Al centro dei lavori del Forum di Lucca anche l’evoluzione tecnica dell’offerta televisiva

Televisione HDR

Un ulteriore sviluppo tecnologico per spingere ad un ringiovanimento ed alla riduzione del gap tra il parco televisivo italiano e gli sviluppi dell’High Dinamic Range (HDR). Tra i temi affrontati alla 12esima edizione del “Forum Europeo Digitale” di Lucca proprio quello legato all’evoluzione tecnica verso l’ampia gamma di colori, gli elevati frame rates ed una qualità audio immersiva sono i fattori che caratterizzano l’HDR, esperienza visiva più di quanto l’alta risoluzione – appunto l’Ultra HD – avrebbe mai potuto fare da sola.

Il mercato però soffre anche di un’offerta di contenuti video qualitativamente già supportata dai televisori in possesso, data la luminosità massima di 100 candele al metro quadro, valore associabile ai proiettori a pellicola di una volta.

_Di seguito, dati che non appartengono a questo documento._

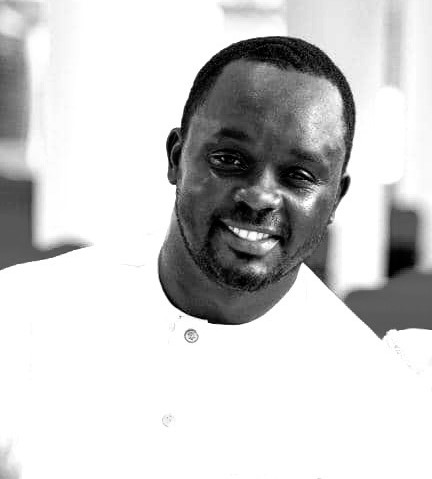 Nicholas Kofi Negble Jnr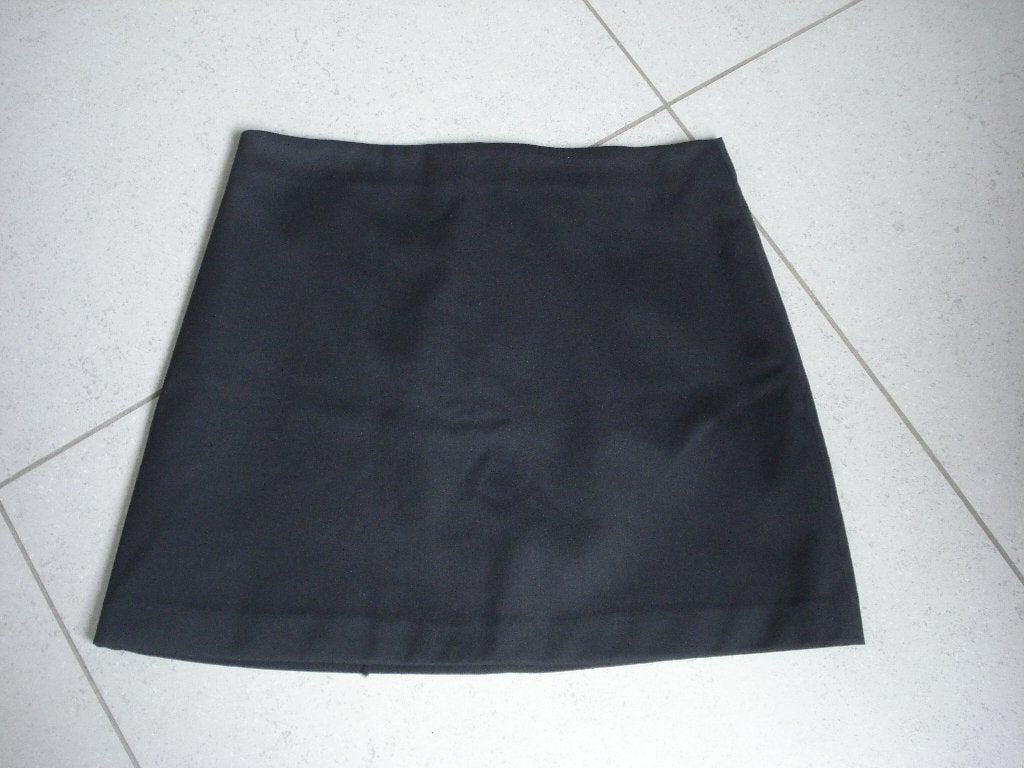 ** H&M zwart rokje, dames/meisjes. mt 40, Kleding | Dames, Rokken, Maat 38/40 (M), H&M, Zwart, Ophalen of Verzenden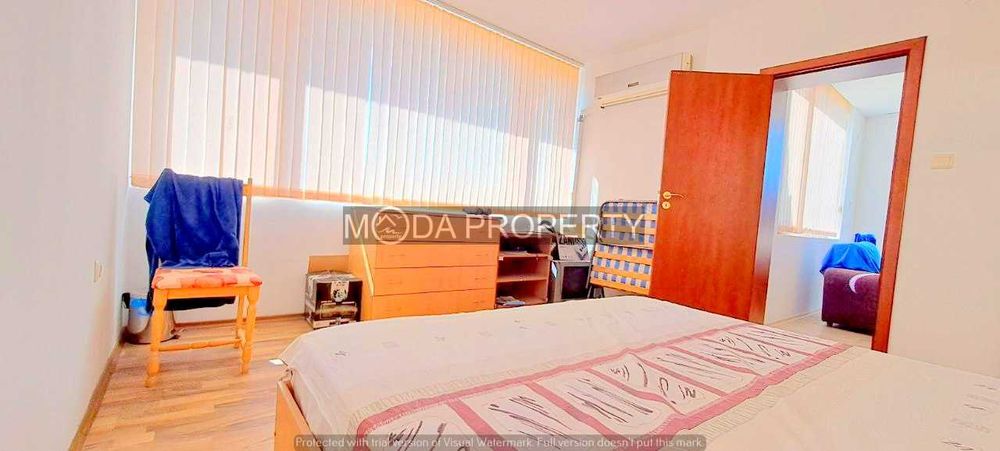 Продава се Двустаен апартамент в Свети Влас - 120 кв.м за 608 €/кв.м - Снимка #3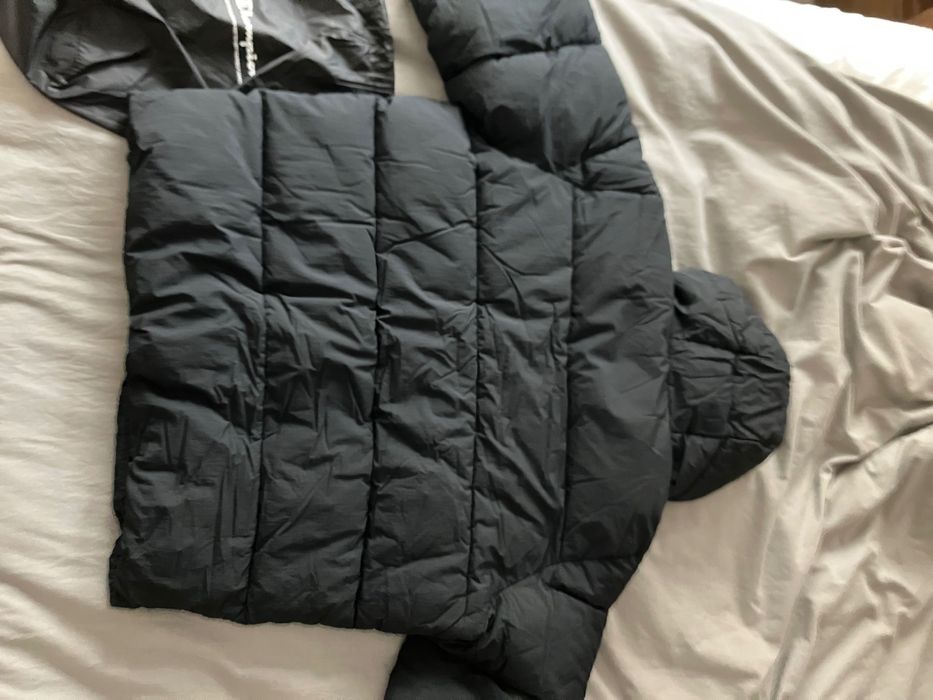 Champion зимно яке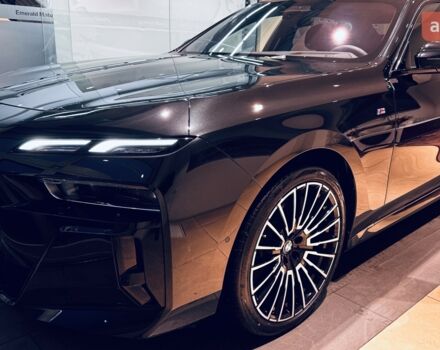 БМВ 7 Серия, объемом двигателя 2.99 л и пробегом 0 тыс. км за 146046 $, фото 3 на Automoto.ua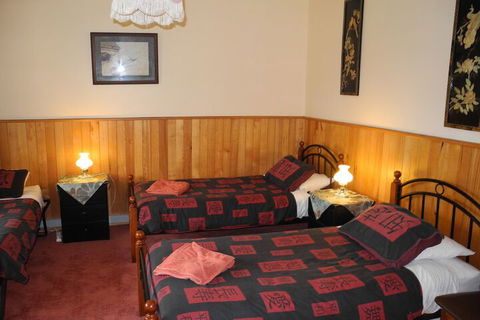 Happy Days Accommodation - Nambucca Heads Accommodation 7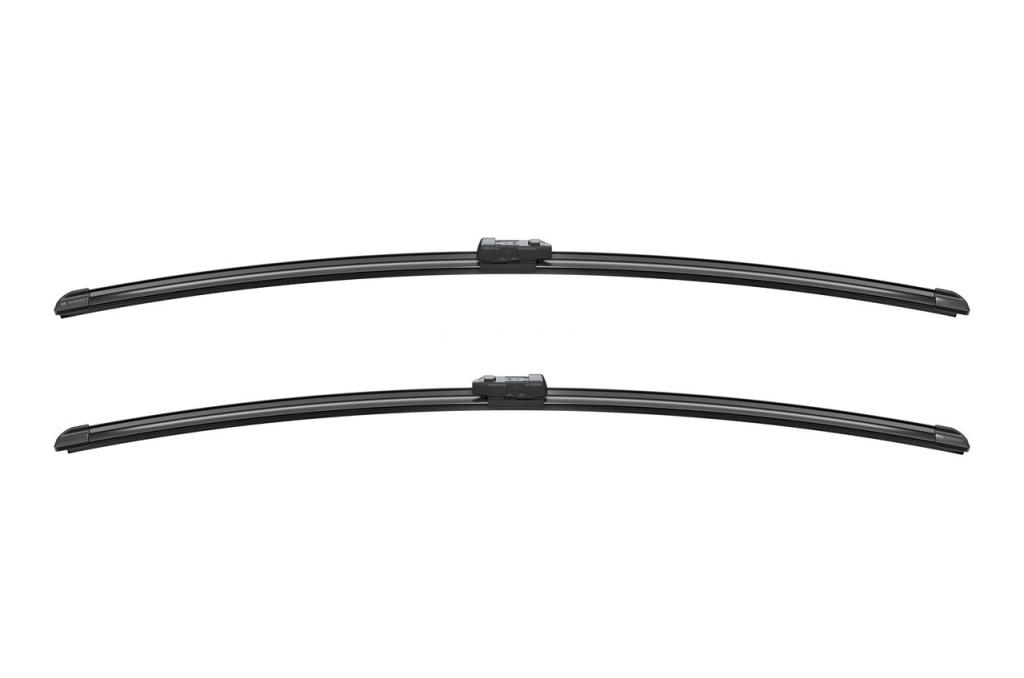 Balai d'essuie-glace (Essuie glace) BOSCH A 988 S - ref. 3 397 014 00V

Ma è proprio nell’evoluzione tecnologica che Abi Research – azienda specializzata nelle ricerche di mercato sulla connettività globale e sulle tecnologie emergenti – prevede che, entro il 2020, quasi il 70% dei televisori UHD saranno in grado di supportare tutte, o almeno quasi tutte, le sopracitate nuove tecnologie audio-video.

Sempre secondo ABI, la risoluzione potrebbe essere l’elemento più semplice per aumentare le vendite dei dispositivi di fascia più alta, anche se è previsto un progressivo aumento di qualità anche su quelli di medio livello. Il futuro televisivo, con l’HDR, è sempre più vicino.